Monday, December 4, 2017

Where to go? Book bird-dogs intriguing Chicago places

Phil Sipka, at the Kusanya Cafe.
     Englewood is a long way to go for a cup of coffee. But I like coffee. So when I heard about Kusanya Cafe, a coffeehouse at 69th and Green, I decided to slide over for a cup. Most Chicagoans never go to Englewood for any reason. They associate it with murder, not coffee. But even the worst neighborhoods are also just that — neighborhoods — and I figured, if people can live there, I can visit.
     Inspiration came from a book called "111 Places in Chicago That You Must Not Miss," published by German publisher Emons Verlag. That aspect is what initially caught my attention; I hoped to smirk at some foreigner's wildly mistaken impressions of Chicago. The book arrived from Germany; alas, it was written by Amy Bizzarri, a Chicago Public Schools teacher who lives by Logan Square.
     "I have a severe case of wanderlust," she told me. "But I can't go to India, so I go to Devon Avenue. It's my way of traveling. I feel I know a lot of hidden corners of city.
     The Chicago volume is one of dozens of "111 Places" books Emons sells, featuring the hidden charms of cities from New Dehli to Berlin to Istanbul. 
     "I saw the New York edition and thought, 'I'm the perfect person to write this for Chicago,'" Bizzarri said.
     She's right; she is. It's hard to pull off a book like this. You don't want to be too familiar. No point alerting folks to Wrigley Field. But you don't want to be too esoteric either. 

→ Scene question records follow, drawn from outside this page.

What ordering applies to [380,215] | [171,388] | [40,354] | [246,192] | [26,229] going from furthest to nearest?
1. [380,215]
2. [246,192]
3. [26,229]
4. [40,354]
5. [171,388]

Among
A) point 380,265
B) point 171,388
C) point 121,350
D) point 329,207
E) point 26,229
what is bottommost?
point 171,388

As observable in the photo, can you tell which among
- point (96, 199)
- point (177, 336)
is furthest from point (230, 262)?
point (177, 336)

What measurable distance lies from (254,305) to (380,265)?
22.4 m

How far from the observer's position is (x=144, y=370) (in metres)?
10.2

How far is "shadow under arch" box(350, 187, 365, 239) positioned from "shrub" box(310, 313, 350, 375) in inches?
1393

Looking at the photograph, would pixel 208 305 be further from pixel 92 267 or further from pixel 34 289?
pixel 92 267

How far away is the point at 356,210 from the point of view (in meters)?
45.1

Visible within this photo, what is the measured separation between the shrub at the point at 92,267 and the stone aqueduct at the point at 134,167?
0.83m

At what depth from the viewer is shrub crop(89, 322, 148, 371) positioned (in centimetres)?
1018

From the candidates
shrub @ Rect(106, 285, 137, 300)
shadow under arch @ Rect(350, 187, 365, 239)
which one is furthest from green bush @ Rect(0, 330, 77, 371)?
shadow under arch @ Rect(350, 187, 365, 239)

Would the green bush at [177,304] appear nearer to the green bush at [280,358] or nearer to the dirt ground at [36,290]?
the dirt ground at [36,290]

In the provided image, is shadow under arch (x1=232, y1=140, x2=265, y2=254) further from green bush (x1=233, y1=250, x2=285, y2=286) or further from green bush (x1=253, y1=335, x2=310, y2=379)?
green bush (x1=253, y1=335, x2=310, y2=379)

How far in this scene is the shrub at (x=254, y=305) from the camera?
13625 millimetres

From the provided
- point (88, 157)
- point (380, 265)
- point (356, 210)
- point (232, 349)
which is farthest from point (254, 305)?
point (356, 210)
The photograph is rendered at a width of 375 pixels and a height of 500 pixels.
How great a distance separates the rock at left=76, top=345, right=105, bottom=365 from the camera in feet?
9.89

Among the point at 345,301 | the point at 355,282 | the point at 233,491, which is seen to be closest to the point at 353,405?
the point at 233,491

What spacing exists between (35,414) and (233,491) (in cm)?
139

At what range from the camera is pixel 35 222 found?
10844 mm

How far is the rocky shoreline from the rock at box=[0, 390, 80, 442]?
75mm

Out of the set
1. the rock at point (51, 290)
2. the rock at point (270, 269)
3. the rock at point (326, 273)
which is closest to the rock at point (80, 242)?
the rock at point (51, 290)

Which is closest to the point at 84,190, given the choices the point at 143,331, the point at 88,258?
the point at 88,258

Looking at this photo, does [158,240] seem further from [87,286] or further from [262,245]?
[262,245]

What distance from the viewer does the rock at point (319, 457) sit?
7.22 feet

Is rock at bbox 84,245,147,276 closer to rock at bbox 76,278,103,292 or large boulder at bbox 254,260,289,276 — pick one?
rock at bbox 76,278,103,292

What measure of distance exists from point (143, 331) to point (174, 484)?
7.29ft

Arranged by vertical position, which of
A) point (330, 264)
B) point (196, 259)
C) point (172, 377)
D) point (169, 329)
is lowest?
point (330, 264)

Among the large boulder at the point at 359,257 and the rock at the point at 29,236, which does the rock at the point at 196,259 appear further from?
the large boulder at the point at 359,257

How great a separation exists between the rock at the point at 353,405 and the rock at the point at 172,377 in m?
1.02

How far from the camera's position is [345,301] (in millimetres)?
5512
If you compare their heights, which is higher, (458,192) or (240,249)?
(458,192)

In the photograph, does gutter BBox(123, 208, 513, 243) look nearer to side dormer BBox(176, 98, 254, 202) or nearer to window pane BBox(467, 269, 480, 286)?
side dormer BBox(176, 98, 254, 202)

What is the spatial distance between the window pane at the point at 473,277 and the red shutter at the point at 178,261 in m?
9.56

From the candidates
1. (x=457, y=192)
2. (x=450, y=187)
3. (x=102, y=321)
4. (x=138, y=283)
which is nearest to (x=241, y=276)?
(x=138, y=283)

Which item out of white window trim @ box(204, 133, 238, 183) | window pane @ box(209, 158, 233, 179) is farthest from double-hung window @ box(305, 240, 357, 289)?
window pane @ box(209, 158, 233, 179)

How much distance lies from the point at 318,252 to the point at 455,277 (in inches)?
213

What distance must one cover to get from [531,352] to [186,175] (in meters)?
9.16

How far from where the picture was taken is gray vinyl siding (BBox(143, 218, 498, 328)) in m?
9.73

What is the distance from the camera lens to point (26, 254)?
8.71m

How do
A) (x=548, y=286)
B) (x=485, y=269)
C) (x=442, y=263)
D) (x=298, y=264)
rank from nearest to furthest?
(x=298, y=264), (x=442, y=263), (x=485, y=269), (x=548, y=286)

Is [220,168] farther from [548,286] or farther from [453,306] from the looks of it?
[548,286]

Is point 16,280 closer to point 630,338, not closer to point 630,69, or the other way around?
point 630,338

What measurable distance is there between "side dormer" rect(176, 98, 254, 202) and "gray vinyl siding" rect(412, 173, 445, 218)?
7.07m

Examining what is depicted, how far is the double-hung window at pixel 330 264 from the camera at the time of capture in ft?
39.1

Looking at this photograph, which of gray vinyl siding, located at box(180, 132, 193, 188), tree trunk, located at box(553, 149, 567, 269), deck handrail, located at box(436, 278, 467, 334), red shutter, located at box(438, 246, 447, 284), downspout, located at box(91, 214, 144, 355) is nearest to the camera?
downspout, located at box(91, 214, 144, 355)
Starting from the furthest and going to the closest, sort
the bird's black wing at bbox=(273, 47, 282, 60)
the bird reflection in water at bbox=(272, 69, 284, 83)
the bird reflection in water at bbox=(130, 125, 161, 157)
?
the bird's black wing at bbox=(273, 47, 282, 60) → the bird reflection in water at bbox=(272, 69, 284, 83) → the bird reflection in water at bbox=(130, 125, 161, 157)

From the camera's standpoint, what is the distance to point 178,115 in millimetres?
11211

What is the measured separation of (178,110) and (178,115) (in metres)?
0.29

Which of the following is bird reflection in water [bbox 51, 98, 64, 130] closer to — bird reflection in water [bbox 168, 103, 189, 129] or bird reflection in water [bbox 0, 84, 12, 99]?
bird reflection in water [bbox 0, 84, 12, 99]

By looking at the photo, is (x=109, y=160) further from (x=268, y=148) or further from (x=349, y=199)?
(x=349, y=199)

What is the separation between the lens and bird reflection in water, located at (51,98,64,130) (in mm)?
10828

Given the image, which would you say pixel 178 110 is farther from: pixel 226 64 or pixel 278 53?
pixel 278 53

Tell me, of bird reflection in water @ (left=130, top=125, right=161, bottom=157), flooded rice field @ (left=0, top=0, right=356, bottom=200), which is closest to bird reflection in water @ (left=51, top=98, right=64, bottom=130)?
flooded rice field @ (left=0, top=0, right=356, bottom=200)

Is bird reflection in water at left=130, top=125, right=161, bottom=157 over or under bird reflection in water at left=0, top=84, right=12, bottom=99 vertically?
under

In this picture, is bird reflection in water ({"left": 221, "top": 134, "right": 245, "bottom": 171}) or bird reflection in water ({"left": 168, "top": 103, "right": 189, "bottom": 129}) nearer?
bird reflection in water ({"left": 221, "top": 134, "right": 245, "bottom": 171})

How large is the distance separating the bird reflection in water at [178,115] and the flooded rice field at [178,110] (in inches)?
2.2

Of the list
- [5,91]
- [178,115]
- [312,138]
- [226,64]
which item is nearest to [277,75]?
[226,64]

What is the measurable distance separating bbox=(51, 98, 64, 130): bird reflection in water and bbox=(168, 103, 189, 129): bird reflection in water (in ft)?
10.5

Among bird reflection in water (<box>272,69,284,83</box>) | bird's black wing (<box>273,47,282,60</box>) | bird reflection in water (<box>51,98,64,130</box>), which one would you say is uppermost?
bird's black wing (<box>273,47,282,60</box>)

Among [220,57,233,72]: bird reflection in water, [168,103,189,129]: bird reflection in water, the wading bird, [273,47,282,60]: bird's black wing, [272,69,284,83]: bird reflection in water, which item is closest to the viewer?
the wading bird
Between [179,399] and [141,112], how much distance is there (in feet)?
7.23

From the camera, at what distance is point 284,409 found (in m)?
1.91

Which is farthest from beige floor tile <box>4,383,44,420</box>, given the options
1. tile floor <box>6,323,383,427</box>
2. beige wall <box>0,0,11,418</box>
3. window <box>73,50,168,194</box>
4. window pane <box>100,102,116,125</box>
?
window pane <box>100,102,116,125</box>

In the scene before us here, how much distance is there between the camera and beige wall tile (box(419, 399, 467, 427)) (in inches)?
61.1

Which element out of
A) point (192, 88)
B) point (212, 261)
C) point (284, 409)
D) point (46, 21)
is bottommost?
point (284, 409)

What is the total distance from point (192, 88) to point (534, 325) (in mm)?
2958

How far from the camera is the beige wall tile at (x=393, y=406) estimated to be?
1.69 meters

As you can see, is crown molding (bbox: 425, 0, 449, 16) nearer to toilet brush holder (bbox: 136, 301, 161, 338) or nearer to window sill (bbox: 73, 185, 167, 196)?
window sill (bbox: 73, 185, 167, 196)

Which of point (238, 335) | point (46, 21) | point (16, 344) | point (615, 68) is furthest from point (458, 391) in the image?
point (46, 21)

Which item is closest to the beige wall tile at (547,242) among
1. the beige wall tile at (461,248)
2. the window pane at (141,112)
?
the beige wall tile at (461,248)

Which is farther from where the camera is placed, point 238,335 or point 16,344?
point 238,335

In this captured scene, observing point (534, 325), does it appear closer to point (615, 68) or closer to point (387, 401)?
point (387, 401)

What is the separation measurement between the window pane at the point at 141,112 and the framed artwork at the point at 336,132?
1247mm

      Bizzarri succeeds. She finds the sweet spot, visiting many worthwhile Chicago treasures, ranging across the city and the spectrum of culture: music, museums, shops, restaurants. She hits many of my favorite obscure places, including the Sky Chapel atop the First United Methodist Church, with its bas-relief of Jesus pondering the skyline of Chicago circa 1952, and Red Square Spa, the former Division Street Russian Baths. The book is illustrated by creative, colorful pictures snapped by Chicago photographer Susie Inverso.
     A few places struck me as too well-known: the Colleen Moore Fairy Castle in the Museum of Science and Industry, for instance. And a couple are too obscure: The School of Shoemaking and Leather Arts is whimsical, but it isn't somewhere you visit but somewhere you enroll. If anybody reads this book and decides to become a cobbler, I'd love to hear about it. 
     Quibbles aside, the book's main value, for me, will be as a tip sheet, bird-dogging intriguing places I've somehow never heard of and now can visit. Chicago Honey Co-op? Big Monster Toys on South Racine? I'm on my way.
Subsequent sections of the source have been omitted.